Food-storage containers




BPA strikes again: Many food-storage containers are made of the hard, clear polycarbonate plastic that may contain BPA. As is the case with water bottles, the BPA can leach out of the plastic in these containers and seep into your leftovers.

"The leaching is increased during heating, but it also leaches to a smaller degree even when cold foods are stored," Dr. Carpenter explains. Glass containers are your safest—not to mention planet-friendly—bet. Both Rubbermaid (at left) and Pyrex make glass ones with BPA-free plastic lids.

Milk




The milk you’re drinking may not be doing your body good: Dairy products account for a reported 60 to 70 percent of the estrogens we consume through our food. If that seems like a shockingly large number, it’s mainly because milk naturally contains hormones passed along from cows. What worries some experts is that about 17% of dairy cows are treated with the hormone rBST (or rBGH), which stimulates milk production by increasing circulating levels of another hormone called insulin-like growth factor (IGF-1).

More about organic milk




"Elevated levels of IGF-1 in people are associated with an increased risk of cancer, including breast cancer," Dr. Schettler explains. In fact, the use of rBGH is banned in Europe and Canada. Although research has yet to definitively conclude whether drinking rBGH-treated milk increases your IGF-1 levels high enough to cause concern, Dr. Schettler says it’s advisable to buy milk that hasn’t been treated with it. So pick up milk that’s labeled rBGH-free, rBST-free, or is produced without artificial hormones.

Celery




When researchers at the EWG analyzed 89,000 produce-pesticide tests to determine the most contaminated fruits and vegetables, celery topped the chart. "In terms of the sheer number of chemicals, it was the worst," says Sonya Lunder, senior analyst at the EWG. Celery stalks are very porous, so they retain the pesticides they’re sprayed with—up to 13 of them, according to the EWG analysis. Lunder also advises buying organic bell peppers, spinach and potatoes because they scored high for pesticides, as well.

Tomato sauce




When picking up tomato sauce or paste, choose the glass jar or box over the can. "The lining on the inside of food cans that’s used to protect against corrosion and bacteria may contain BPA," explains Cheryl Lyn Walker, PhD, a professor of carcinogenesis at MD Anderson Cancer Center and past president of the Society of Toxicology.

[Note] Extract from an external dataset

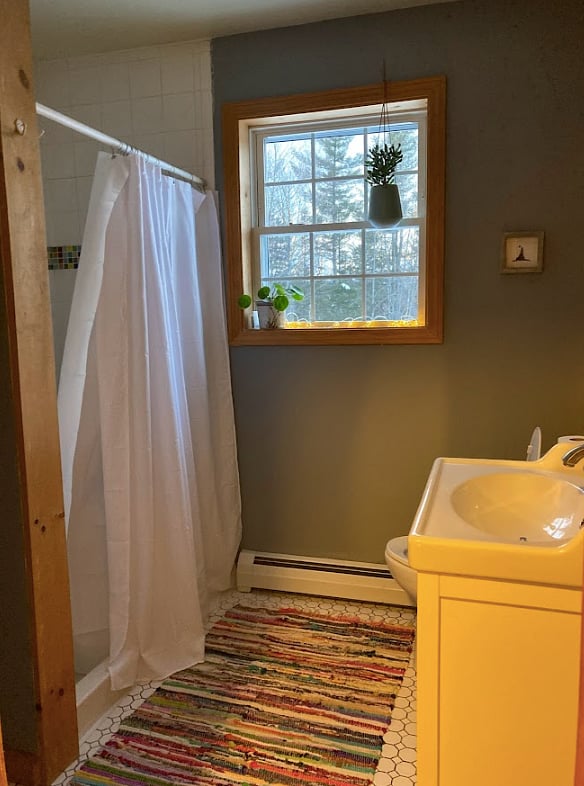 Furnished Finder property 467283_1 photo 16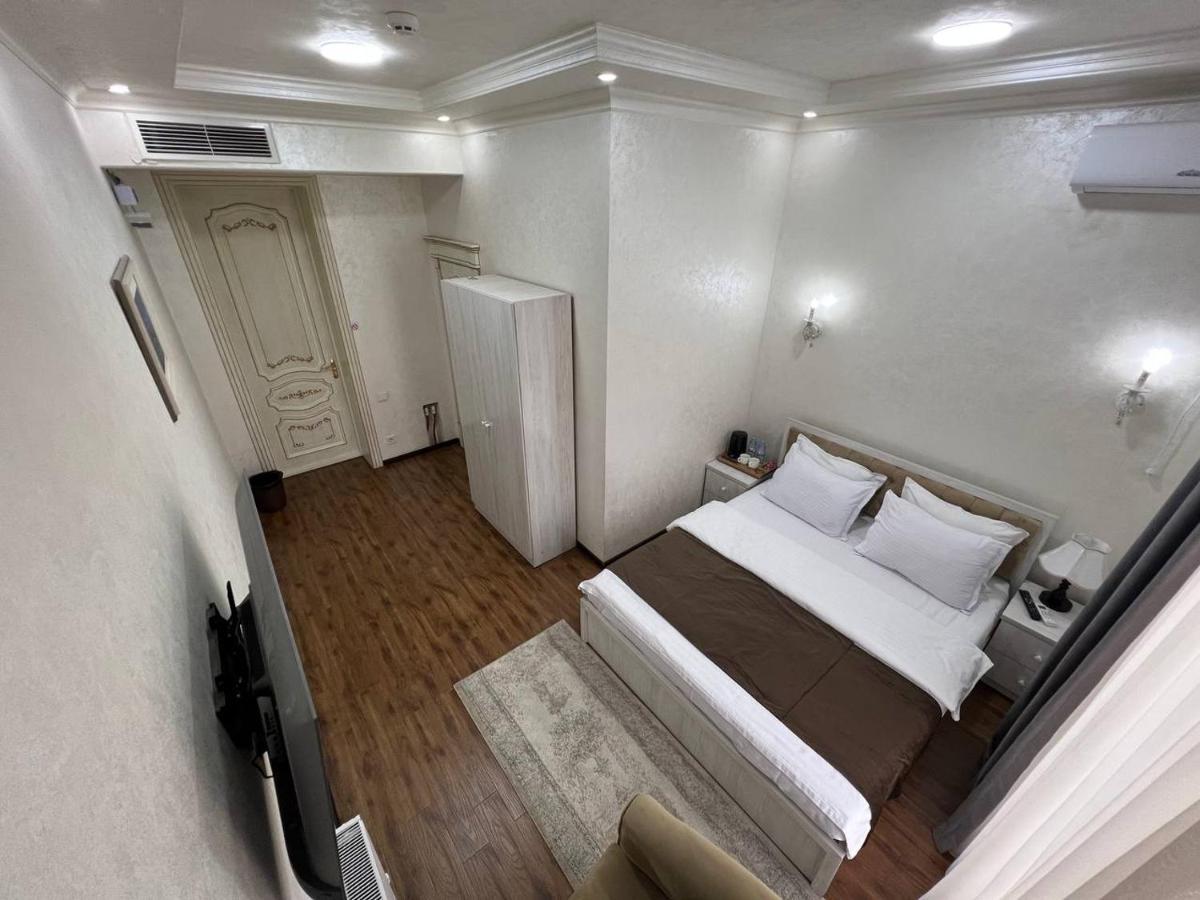 Kumush Saroy Palace Τασκένδη Εξωτερικό φωτογραφία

In 2009, Consumer Reports tested BPA levels in a variety of canned foods and found it in nearly all of the brands tested, suggesting that the chemical leaked in. "What can happen is that BPA in the lining can leach into the food," Walker explains.

Natural splurge




Some regular mattresses may have been treated with potentially toxic flame retardants called polybrominated diphenyl ethers (PBDEs), which have been linked to learning, memory, and behavioral impairments, according to Lunder.

Though PBDEs were phased out of mattresses in 2005, they can still be found in other household items, including carpet padding and some electronics. The EWG advises opting for products that haven’t been treated with brominated fire retardants and choosing less-flammable materials, such as wool.